There is a weird version of this: собаку съесть (literally “to eat a dog”) and no, I have no idea where this expression came from. But it means the same thing: Надо собаку съесть, чтобы во всем этом разобраться (You need to have done this a million times to know all the ins and outs). Вот вы у него и учитесь. Он в суде работает побольше вашего отца и на этих делах собаку съел (You ought to study with him. He’s been working in the court longer than your father and he really knows his stuff).
All of this can be tough on translators. You have to figure out if a guy really spit or if it’s all metaphorical. Here it seems the person actually made a gesture: Он махнул рукой и сказал: - Не стоит (He waved his hand dismissively and said, “It’s not worth it.”) But here he probably didn’t: В итоге отец просто махнул рукой на сына, дав ему возможность самостоятельно обустроить свою судьбу (In the end the father simply gave up on his son and let him make his life on his own).
And then there is one other problem for translators — when Russian and English/American gestures don’t match up in terms of meaning.
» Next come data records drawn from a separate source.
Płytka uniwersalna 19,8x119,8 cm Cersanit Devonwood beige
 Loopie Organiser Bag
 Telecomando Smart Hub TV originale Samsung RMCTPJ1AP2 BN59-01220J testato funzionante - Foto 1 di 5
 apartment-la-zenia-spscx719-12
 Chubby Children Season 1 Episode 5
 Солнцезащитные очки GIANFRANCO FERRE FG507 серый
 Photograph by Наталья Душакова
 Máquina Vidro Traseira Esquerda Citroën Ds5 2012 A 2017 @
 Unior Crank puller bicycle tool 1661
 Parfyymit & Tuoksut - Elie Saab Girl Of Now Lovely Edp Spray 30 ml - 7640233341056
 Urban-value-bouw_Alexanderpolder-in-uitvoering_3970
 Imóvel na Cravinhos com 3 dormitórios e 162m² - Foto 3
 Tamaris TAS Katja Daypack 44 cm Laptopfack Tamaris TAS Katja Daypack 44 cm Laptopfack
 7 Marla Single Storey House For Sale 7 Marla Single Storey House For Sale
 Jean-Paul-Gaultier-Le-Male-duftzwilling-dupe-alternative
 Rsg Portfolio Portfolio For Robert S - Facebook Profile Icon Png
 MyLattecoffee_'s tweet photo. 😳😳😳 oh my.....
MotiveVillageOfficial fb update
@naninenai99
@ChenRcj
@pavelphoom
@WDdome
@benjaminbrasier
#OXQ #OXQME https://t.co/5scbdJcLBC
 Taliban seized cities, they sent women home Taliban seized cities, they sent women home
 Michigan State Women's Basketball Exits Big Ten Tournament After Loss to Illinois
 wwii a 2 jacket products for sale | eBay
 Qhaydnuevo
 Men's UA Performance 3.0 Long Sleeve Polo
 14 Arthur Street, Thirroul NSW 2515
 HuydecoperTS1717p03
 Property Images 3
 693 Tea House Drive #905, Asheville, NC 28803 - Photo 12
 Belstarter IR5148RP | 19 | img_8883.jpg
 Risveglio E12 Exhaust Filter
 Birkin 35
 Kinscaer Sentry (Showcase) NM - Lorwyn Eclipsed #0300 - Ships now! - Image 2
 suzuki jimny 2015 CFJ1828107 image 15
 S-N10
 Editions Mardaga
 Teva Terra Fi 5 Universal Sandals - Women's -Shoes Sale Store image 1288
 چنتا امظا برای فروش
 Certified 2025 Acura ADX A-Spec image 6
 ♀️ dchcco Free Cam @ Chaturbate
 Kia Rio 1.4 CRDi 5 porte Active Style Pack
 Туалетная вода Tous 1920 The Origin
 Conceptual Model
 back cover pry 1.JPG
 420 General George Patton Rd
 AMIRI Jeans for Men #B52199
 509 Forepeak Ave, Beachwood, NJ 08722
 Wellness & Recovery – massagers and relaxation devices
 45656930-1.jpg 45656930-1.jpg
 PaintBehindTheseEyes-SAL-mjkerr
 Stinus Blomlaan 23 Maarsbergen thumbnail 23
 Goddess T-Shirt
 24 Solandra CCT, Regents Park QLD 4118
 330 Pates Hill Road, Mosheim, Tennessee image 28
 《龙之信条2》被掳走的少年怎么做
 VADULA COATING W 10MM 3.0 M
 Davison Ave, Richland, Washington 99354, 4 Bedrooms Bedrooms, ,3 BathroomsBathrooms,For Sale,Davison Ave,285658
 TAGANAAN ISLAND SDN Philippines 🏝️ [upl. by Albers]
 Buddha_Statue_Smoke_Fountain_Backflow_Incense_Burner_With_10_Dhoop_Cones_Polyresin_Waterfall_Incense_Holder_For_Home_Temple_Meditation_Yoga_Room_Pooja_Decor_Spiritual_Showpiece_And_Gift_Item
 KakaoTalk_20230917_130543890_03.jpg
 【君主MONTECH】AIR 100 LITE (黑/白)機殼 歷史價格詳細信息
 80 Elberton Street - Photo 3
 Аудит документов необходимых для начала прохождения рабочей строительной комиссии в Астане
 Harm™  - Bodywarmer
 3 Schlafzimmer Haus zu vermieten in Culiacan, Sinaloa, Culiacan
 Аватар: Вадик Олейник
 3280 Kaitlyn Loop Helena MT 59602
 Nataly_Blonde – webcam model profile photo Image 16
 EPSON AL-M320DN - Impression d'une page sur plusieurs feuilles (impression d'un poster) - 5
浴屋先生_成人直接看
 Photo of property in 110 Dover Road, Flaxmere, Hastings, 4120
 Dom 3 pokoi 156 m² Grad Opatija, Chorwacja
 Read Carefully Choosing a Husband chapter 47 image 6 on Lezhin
In Russian, you spread your arms (развезти руками) to indicate “I am perplexed, I don’t know what to do.” In English, we usually focus on another part of that gesture: Врач развел руками и сказал, что больше не знает что назначить (The doctor shrugged and said he didn’t know what else to prescribe.) Or you can ignore the gesture and convey the meaning: “the doctor was at a loss.”
Or you can beat your head against the desk trying to decide. Metaphorically, of course.